Consider adding a programmable lock to your front door that allows you to give your reno team access to your home during the work; and reprogram the lock when the work is done. Some smart-phone-controlled locks on the market now allow you to monitor who is in your house and when. You can also move any highly valuable small items offsite to a safety deposit box or locked cabinet. And if you have a home security system, use it.
4. Protect your privacy. Think about what time you usually shower and get ready for your day — will the workers already be in your home at that time? If you’d like to be able to walk through the house in your PJs without running into your contractor, consider putting up a few folding screens or other opaque room dividers between the work areas and your private zones.
If you’ll be using the guest bath instead of the master bath, move your stuff over now. If you’d like to have your coffee in peace in the morning, consider setting up a coffee-making station in your bedroom. Shift your schedule, move your stuff, do whatever you need to do now, and you will feel less hassled when the work begins.
5. Get your most important stuff together. Once work begins it can suddenly seem impossible to find anything. Get your stuff together now and put it all in one place — somewhere well out of the remodeling zone. If you won’t be using your regular entryway, set up a temporary command center elsewhere with room for your cell phones, chargers, keys, mail and other essentials.
6. Keep kids out of work areas.A construction area is dangerous for children — power tools, hazardous materials, sharp nails and saws, not to mention exposed electrical work and more. Put up child safety gates at every entrance surrounding the work area, and make sure everyone on the remodeling team knows to keep them closed. Kids are curious, so even with the gates up, keep a closer eye on them than usual to be sure they don’t drift into the construction zones.
7. Don’t forget outdoor danger zones.
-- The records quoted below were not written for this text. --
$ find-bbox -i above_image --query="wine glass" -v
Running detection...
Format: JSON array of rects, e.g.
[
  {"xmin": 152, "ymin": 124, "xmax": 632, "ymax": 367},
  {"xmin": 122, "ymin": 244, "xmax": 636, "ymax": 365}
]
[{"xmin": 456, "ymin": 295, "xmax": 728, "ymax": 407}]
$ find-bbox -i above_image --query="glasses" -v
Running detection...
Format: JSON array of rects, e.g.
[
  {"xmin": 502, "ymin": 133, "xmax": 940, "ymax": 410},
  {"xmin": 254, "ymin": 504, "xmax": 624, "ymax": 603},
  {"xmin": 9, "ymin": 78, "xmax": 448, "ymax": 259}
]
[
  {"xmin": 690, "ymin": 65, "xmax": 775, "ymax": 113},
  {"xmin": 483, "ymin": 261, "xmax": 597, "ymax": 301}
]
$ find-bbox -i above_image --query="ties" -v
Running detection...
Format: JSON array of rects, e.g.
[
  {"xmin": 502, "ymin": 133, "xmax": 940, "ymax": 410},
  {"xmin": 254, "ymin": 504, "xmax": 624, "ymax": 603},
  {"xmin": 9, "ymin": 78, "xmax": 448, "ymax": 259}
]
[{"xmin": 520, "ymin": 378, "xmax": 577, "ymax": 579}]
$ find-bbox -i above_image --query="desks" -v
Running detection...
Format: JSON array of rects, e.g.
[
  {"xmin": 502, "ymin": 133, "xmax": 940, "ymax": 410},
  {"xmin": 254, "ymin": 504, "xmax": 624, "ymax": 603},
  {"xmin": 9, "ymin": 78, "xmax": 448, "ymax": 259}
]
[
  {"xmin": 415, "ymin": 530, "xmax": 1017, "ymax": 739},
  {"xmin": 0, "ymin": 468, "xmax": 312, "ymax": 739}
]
If workers are keeping tools and power equipment in your driveway or backyard, or if the actual work will be happening to the exterior of your home, it’s worth it to do what you can to keep the work contained. Set up safety gates at the entrances to the yard or driveway, and ask your contractor to set up a temporary fence around the area if it is especially dangerous — to your own kids or passersby.
8. Contact friends, family and neighbors who may be able to help. During a long renovation, there may be times when you need to lean on others — for a place to spend the night, do a load of laundry, take a shower or just get a little moral support. Give your close friends, family and perhaps neighbors too a heads-up that you are starting a remodeling project, and they will likely be happy to help if you need something down the road.
9. Think about pet safety. Cats and dogs can be quite frightened by work going on at the house — and work sites can be dangerous for pets. If your pets are skittish, curious or likely to run away, consider having them stay with a friend or relative for the duration, or board them in a kennel. If that is not possible, see if you can rig up a system of gates to keep them safely away from the work areas.
10. Set aside a little room in the budget for a getaway. Really! It doesn’t have to be a tropical vacation; the main thing is knowing you can get away if you want to. Even zipping off for an impromptu weekend at a fun hotel can be enough to make the remodel seem more bearable.